Barn Music 2. OMG, the CD's we used to play in the barn when we were milking cows. We built them to suit everyone. Two songs for this person. Two songs for that one.

From Todd Fritsch to Jimmy Buffet to Trent Tomlinson and everything Emerson Drive had recorded up to that time. The Roosters. Chris LeDoux. Garth. The Grateful Dead, Craig Morgan,. Hours and hours worth.

Barn Music 2 is playing right now and every third song gives me cold chills and takes me back to the crazy fun we had milking back in the day. The barn blackboards where we strove to outdo each other with crazy drawings. Singing along. Some better than others.

The flashbacks just keep coming. Liz is having the same experience. It's like being in the barn again. With the cows and the kids all there. Those days are gone forever, and I try not to ever look back because....well....just because.

I sure am enjoying these CDs though.

Bittersweet. 

Beautiful.

Heartbreaking and wonderful all at the same time. 


Tuesday, March 26, 2019

Night Owls


We had no car yesterday, as it was in the shop for a check up, so we couldn't go down to the river to look for ducks.


However, when we got it home last evening we took Becky owling in some of our favorite haunts. Right where we found the first Short-eared Owl we found another, flying moth-like across the road and over a field. Late for them to be here, but we'll take it. Then on the way home we found TWO woodcocks.

So a good time was had by all.

Saturday, March 23, 2019

Fast Food Fellow

Duck Soup, Redheads, Lesser Scaup, and Ring-necked Ducks

So we found a banded goose the other day, right in front of McDonald's down in town. This one was a younger male, only seven years old, and pretty much a teenager in goose years. (BTW, the female that I wrote about yesterday was the one up in the swamp...got the certificates confused, sorry.)

Guess where this one was hatched......in Quebec, just yards from a Tim Horton's and a pizzeria.

Go figure....a teenager that likes fast food.

Wall Street ducks in pin striped suits
Northern Pintails.



Friday, March 22, 2019

Flock Life




Another Middle-aged Visitor from Canada

I have a lot of photos of Redheads, but somehow I can't resist....

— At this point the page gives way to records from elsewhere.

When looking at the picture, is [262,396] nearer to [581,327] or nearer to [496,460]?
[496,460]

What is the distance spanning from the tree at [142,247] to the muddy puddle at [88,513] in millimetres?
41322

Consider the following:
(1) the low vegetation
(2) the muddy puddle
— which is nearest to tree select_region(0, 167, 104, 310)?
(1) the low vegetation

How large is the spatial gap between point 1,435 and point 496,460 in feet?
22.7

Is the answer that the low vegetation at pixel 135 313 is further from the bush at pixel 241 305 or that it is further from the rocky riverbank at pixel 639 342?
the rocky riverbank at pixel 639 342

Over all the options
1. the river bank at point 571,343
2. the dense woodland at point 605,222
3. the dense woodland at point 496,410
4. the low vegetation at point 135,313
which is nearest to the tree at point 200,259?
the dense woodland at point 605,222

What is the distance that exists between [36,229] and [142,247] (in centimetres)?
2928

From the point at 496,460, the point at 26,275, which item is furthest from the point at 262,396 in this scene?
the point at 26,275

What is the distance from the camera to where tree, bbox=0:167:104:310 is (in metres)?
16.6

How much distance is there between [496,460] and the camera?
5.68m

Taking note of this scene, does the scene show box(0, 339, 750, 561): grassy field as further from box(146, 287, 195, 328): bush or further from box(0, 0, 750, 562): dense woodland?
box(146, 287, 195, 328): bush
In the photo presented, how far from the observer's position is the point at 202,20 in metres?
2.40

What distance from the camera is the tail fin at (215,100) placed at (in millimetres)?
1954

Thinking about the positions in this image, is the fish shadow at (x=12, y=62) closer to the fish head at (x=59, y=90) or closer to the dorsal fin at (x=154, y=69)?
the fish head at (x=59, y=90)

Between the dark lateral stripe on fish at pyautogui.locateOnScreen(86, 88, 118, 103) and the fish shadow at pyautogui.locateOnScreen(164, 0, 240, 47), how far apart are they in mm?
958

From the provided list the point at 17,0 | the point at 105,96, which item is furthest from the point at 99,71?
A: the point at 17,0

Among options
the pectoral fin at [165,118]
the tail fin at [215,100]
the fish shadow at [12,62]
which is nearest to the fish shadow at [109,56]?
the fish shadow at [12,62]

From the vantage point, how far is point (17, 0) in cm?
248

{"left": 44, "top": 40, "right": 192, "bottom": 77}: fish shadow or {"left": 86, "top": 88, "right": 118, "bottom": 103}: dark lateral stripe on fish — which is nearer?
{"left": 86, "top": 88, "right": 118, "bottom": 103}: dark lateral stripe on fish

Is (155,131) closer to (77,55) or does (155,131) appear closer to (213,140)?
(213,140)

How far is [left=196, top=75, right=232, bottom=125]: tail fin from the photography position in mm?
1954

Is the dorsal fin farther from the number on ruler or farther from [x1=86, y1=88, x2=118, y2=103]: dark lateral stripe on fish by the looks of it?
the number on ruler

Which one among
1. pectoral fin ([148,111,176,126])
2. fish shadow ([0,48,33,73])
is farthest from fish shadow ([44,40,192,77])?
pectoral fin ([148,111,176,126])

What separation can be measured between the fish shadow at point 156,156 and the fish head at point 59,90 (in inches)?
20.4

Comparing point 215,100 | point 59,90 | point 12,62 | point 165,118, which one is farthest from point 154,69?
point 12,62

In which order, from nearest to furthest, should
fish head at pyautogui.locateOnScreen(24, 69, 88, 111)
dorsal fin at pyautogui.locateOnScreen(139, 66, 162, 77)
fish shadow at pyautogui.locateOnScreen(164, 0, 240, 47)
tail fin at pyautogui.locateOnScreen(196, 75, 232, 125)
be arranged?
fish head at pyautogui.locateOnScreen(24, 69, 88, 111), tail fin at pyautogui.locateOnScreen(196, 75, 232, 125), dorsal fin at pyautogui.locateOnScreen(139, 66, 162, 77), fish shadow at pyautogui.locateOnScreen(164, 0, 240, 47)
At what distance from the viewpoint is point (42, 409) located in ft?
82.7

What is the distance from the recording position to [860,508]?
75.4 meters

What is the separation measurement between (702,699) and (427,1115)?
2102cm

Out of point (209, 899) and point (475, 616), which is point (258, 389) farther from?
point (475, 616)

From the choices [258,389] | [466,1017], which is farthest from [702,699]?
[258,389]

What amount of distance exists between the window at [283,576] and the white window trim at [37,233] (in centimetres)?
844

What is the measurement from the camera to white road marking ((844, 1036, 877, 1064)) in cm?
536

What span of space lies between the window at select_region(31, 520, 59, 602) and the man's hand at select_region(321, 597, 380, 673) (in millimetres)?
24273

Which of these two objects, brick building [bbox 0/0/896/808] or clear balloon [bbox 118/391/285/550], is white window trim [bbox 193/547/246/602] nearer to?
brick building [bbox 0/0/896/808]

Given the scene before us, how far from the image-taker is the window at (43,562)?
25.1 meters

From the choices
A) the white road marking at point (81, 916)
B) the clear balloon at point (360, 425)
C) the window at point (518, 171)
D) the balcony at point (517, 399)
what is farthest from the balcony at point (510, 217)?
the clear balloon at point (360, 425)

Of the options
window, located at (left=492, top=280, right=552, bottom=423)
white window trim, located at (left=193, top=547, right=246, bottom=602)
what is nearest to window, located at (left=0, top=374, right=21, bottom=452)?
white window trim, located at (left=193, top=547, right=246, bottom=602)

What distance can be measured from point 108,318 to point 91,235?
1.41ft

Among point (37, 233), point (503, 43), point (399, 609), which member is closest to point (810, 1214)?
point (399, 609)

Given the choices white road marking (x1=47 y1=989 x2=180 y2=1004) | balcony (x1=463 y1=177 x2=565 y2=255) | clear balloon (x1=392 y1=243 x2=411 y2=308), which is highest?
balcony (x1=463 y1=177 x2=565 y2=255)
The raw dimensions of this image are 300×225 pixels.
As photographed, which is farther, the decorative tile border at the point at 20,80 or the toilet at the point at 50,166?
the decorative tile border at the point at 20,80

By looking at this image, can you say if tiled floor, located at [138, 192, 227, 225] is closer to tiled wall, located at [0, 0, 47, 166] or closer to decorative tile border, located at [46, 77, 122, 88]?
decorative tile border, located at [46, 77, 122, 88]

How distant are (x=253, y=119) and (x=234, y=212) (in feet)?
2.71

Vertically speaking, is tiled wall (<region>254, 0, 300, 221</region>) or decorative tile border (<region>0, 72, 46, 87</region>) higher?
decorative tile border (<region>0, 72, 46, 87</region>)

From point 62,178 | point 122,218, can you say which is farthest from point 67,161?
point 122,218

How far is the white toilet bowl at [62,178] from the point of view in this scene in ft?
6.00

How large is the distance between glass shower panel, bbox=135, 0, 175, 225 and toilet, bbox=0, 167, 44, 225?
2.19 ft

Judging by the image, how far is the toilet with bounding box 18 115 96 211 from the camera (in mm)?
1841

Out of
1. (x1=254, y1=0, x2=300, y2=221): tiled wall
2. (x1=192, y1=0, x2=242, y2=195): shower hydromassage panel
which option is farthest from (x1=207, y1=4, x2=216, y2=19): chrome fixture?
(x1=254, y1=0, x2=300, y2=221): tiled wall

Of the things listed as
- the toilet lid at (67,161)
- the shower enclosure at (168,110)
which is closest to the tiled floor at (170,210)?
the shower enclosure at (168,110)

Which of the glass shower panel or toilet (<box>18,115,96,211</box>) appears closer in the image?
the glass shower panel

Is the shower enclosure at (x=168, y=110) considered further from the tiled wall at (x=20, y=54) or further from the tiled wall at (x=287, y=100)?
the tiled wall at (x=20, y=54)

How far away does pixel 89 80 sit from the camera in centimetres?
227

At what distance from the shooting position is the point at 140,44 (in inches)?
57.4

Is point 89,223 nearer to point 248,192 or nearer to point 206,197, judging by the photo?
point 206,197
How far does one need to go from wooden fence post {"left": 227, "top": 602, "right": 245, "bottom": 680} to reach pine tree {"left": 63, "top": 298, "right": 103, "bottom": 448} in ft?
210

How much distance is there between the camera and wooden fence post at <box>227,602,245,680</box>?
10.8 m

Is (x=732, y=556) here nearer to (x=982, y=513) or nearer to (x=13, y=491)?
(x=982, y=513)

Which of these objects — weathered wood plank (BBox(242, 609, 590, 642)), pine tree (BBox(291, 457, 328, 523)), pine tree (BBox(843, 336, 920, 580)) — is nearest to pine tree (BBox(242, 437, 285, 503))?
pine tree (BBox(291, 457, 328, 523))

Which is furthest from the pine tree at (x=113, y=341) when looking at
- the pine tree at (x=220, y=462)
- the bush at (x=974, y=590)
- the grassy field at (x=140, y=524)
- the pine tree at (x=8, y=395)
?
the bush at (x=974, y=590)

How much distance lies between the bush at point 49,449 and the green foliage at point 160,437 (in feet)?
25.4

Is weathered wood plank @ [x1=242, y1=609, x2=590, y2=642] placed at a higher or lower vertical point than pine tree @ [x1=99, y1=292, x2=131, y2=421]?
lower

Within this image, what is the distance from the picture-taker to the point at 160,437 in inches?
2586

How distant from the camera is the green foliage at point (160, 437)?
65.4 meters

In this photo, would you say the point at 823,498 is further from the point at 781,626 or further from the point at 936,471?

We found another neck band tagged Canada Goose yesterday, this time down on the Mohawk . It was pouring rain and not easy to get a readable photo but we did.

Lesser Scaup as well
I have been struggling to decide whether the birds we see are Greater
or Lesser Scaup. Worrying about bill nails and head notches and feather patterns
Then I read this article that says that male Greater have only green iridescence on their heads
Never purple. Made this guy a lot easier.....Lesser

Turned in a band report and was not surprised to discover that this goose came from the same place in Canada and was banded by the same man as last week's bird. The tag was the same color...white on orange...as the 12-year-old male we found last week...and very close to the same number series.



This bird was a female thirteen years of age, also banded when too young to fly.

How cool is it to see a single bird....or maybe two or even three, although we still haven't heard on the bird with the red or pink tag....among tens of thousands and to know where they were hatched?



There are indeed thousands of geese in the valley this week. Guesstimating counts for eBird reports is an interesting challenge. I imagine many of them are on their way to Canada along with the banded ones. I  don't think I will ever grow tired of hearing their wild cries as they fly overhead or launch into the air when an eagle passes over on the river.

Interesting tourists indeed.


Thursday, March 21, 2019

The Things you See

Rough-legged Hawk, probably one of the last of the season
Flew just as I clicked the shutter...lucky me

Sunset

Moonrise

Roadside heifer hazzard

Happy Birthday


To our youngest, but not leastest. Over the past year he has married a wonderful young lady, adding a delightful family to our extended one, purchased a house, albeit four hours away, and also acquired a couple of good doggos.


We miss him and Amber as well, but we are darned proud of them.


So, happy birthday, Alan, hope you have a wonderful day.